-- TAREFA A --
Resuma em duas frases o texto sobre jornalismo e emoção.
-- TAREFA B --
Responda às perguntas abaixo com base no texto sobre jornalismo e emoção.
(i) Segundo a faculdade, como o jornalista de TV deveria se vestir?
(ii) Depois de quantos meses não morreu ninguém de covid pela primeira vez?
(iii) Onde os jornalistas já se mostravam pessoas normais, com filhos, amigos e rotina?
-- TAREFA C --
Continue o texto sobre jornalismo e emoção a partir do ponto em que ele termina.

-- TEXTO FORNECIDO --
# # # #

Na faculdade de jornalismo, algumas décadas atrás, aprendi que jornalista deve ser isento. Entre muitas outras coisas, isso quer dizer reportar as notícias sem dizer coisas pessoais. Não deveríamos, até então, ser protagonistas de nada. Somos apenas o veículo para que a informação chegue ao público.
Na TV, havia mais regras: a faculdade ensinava que o jornalista deveria se vestir de uma maneira totalmente neutra. Sem nada que chamasse mais atenção do que ele vai dizer. Emoções à flor da pele, nem pensar. Um jornalista, até bem pouco tempo atrás, não poderia, por exemplo, dar uma entrevista para um veículo sobre si ou chorar quando descreve algum fato.
A pandemia já rompeu algumas dessas regras. Não foram poucas as vezes em que repórteres choraram ao contar as atrocidades sanitárias que vivemos nos últimos tempos. Nos emocionamos também quando as notícias eram boas. É normal chorar ao dizer que não morreu ninguém de covid pela primeira vez em 20 meses nessa segunda (9).
Mas quando Lilian expõe seu câncer e seu tratamento em rede nacional, ela transpõe mais barreiras. Muito já havia sido quebrado pelas redes sociais, onde os jornalistas se mostram pessoas normais, com filhos, amigos e rotina distantes das bancadas para milhares de seguidores. E são muito queridos. Mas Lilian vai além. Ela mostra que um jornalista pode, sim, sentir. Pode estar frágil, pode precisar de apoio religioso, pode torcer por dias mais felizes para si. E depois trabalhar, de maneira extremamente profissional, como ela fez.
Algo mudou em nossa maneira de sentir as notícias. Como nós, brasileiros, nunca vivemos uma guerra na pele, em 2020 e 2021 foi a primeira vez que assistimos o noticiário sedentos por informação que nos aliviasse de alguma forma coletivamente — público e jornalistas queríamos o mesmo, o fim da pandemia. E queremos agora a cura de Lilian.

# # # #

-- DADOS EXTRAÍDOS --
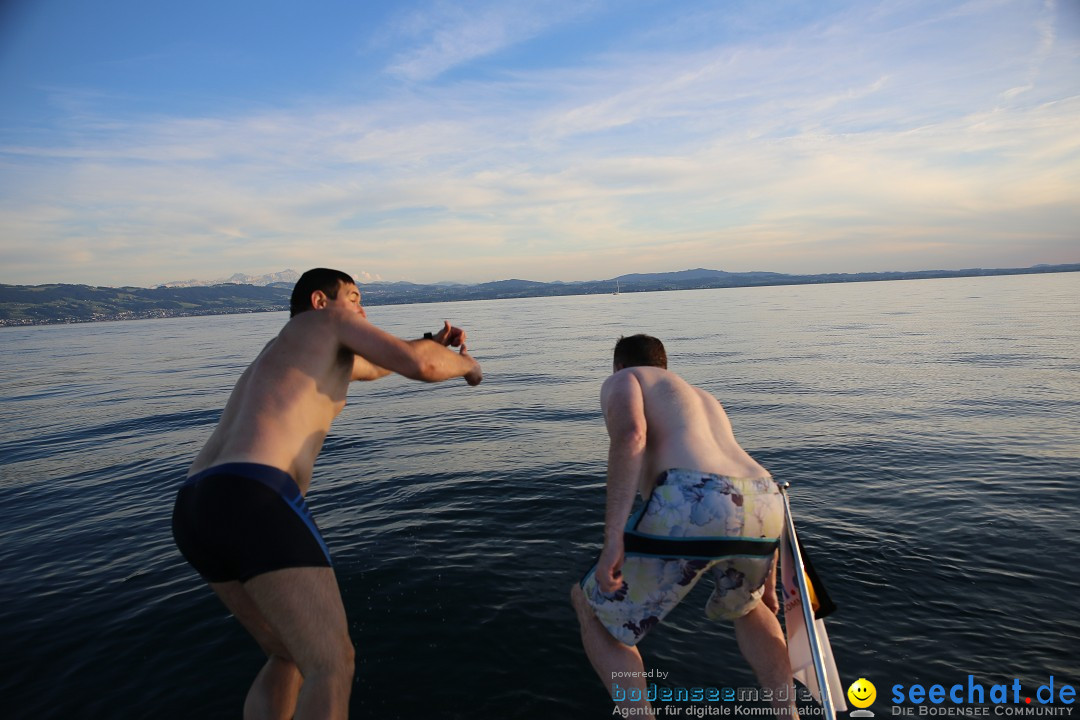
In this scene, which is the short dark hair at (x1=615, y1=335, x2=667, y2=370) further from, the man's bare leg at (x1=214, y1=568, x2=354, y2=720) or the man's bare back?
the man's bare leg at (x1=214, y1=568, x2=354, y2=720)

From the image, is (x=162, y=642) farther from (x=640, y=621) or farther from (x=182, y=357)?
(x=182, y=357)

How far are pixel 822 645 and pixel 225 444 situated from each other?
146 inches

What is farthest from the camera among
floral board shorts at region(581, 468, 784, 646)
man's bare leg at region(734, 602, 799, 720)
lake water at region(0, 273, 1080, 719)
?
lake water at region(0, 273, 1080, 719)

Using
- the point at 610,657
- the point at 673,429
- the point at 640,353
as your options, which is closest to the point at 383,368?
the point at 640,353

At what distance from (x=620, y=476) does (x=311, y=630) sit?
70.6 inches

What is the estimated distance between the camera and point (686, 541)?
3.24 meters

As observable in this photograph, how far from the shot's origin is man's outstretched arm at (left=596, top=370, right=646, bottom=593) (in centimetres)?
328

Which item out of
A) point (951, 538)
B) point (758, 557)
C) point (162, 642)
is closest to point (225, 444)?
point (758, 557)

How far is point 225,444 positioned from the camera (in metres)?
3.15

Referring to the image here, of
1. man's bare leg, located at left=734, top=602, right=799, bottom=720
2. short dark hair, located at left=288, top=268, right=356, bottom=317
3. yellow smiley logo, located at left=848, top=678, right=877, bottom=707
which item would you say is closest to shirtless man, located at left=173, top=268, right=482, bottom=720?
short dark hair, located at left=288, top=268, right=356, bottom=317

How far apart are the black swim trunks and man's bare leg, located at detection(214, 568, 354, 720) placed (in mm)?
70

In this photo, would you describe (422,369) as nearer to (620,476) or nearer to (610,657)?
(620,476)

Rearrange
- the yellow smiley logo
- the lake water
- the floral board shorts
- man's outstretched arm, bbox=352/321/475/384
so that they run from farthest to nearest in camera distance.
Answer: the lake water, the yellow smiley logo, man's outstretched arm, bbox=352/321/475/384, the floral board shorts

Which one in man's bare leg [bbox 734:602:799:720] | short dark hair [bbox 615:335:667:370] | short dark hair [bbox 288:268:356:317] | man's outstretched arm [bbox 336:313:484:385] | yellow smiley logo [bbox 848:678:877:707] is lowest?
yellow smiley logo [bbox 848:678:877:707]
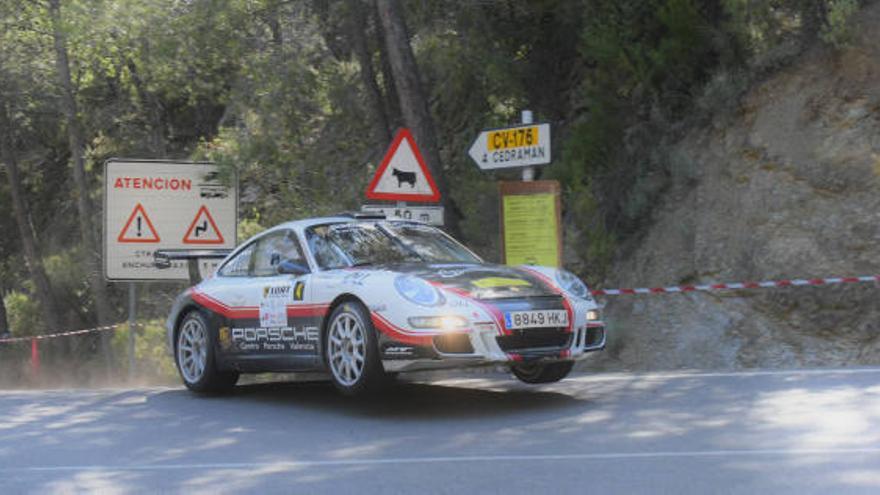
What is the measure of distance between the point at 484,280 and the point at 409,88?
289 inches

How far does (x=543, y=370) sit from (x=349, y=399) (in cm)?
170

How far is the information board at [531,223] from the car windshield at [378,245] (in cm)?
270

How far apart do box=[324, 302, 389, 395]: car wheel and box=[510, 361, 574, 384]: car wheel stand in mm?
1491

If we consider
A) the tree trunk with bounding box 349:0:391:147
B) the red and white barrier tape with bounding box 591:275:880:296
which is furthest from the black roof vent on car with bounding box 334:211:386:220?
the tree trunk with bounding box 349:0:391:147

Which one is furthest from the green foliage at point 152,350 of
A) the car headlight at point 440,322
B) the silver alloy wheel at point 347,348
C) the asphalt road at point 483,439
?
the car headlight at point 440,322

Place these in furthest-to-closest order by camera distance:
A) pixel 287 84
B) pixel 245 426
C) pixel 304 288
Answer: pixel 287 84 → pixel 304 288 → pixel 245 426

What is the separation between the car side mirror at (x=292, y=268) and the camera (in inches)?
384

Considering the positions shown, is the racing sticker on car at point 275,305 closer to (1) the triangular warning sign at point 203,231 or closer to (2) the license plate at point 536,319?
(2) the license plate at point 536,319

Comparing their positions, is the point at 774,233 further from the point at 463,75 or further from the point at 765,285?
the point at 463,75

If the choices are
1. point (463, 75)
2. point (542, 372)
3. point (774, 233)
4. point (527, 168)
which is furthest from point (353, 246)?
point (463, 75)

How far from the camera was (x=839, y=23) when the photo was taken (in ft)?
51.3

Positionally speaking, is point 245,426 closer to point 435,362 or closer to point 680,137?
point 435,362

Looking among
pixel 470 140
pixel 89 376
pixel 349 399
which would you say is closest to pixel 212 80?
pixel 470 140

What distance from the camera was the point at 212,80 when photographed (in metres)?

# # # #

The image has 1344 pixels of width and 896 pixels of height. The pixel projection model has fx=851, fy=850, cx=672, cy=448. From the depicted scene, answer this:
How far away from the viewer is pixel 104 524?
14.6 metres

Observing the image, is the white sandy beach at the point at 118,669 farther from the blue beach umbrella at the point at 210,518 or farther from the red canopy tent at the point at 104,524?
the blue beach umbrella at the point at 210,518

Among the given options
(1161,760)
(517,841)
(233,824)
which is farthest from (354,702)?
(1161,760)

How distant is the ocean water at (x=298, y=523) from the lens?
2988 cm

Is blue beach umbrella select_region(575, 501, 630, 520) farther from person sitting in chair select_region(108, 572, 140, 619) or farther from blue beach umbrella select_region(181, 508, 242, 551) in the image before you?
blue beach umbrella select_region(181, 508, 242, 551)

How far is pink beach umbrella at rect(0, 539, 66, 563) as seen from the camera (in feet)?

# # # #

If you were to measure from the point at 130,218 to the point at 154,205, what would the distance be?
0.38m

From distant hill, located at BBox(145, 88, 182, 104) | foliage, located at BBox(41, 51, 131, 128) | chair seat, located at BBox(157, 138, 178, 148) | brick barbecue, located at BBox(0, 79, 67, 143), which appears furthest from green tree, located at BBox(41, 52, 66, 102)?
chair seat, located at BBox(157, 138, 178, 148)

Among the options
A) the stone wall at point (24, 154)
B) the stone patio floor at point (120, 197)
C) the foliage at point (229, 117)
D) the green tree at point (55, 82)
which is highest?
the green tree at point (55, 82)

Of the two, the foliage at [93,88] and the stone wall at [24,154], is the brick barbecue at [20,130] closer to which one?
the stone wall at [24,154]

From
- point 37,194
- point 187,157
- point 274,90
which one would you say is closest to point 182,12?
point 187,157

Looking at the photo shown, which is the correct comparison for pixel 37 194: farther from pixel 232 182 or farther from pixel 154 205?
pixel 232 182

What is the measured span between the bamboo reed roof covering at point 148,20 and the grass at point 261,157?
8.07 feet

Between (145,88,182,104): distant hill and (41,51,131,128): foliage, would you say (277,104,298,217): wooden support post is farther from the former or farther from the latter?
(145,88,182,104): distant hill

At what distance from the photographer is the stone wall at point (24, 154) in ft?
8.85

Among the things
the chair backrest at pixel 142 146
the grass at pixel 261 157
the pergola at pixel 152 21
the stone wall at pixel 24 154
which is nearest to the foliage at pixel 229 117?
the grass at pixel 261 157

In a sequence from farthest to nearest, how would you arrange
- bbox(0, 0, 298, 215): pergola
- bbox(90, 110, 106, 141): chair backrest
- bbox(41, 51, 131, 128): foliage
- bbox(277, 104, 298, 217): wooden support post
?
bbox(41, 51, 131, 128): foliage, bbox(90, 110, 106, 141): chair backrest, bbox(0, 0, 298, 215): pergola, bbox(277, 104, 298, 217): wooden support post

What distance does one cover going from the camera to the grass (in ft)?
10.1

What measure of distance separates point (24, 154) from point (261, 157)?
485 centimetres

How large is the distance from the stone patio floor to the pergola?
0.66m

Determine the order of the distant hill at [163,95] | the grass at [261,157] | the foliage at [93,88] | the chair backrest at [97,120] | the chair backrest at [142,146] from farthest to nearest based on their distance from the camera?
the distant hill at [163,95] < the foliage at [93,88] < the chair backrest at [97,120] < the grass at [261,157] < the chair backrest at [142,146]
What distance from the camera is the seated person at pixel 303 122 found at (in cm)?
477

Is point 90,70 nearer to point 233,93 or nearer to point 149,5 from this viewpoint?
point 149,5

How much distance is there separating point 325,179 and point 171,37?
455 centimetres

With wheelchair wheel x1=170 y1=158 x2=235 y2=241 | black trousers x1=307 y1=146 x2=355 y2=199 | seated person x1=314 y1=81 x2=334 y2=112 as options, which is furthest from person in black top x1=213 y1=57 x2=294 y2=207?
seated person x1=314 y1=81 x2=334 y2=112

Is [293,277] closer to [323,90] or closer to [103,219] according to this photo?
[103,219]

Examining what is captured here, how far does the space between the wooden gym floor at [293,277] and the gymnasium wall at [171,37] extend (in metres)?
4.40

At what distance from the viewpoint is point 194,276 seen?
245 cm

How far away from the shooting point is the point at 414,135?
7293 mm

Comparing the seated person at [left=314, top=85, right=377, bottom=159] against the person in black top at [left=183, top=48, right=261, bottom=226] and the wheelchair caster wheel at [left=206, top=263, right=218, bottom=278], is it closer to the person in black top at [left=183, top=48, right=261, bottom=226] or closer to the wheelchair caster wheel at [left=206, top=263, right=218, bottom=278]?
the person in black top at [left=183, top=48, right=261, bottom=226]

# # # #

-- RESPOSTA A --
O texto lembra que a faculdade ensinava o jornalista a ser isento, a se vestir de forma neutra e a não mostrar emoções, mas que a pandemia rompeu parte dessas regras, com repórteres chorando ao noticiar tanto tragédias quanto boas notícias. Ao expor seu câncer e seu tratamento em rede nacional, Lilian vai além e mostra que um jornalista pode sentir, estar frágil e depois trabalhar de maneira extremamente profissional.

-- RESPOSTA B --
(i) De uma maneira totalmente neutra, sem nada que chamasse mais atenção do que ele vai dizer.
(ii) Depois de 20 meses.
(iii) Nas redes sociais.

-- RESPOSTA C --
Essa profissão é danada: a jornalista não tem direito de chorar enquanto fala de um assunto pessoal que deve ser extremamente pesado para ela. Mas é segurando a voz embargada que nos mostra que é possível e justo que ela sinta — e que todos nós também sintamos com ela.
Uma das frases mais faladas da semana foi o verso de Marília Mendonça, morta na última semana: "ninguém vai sofrer sozinho, todo mundo vai sofrer". Lilian sabe que ao relatar o que vive, nos leva a sofrer com ela. Mas eu pediria licença a Marília para dizer que ninguém vai lutar sozinho também. Sofremos ainda o luto de tantas mortes, a carga de uma pandemia que nos deixou profundas marcas — todos juntos. E agora lutamos com Lilian.
Todo juntos.
Enquanto a gente puder sentir a dor do outro e tiver coragem de mostrar a nossa própria, parece que o mundo tem salvação. Ninguém vai sofrer sozinho, mas quando chegar a hora de comemorar, vai ser coletivo também. Do jeito que o brasileiro gosta. E Lilian vai noticiar a festa sorrindo também.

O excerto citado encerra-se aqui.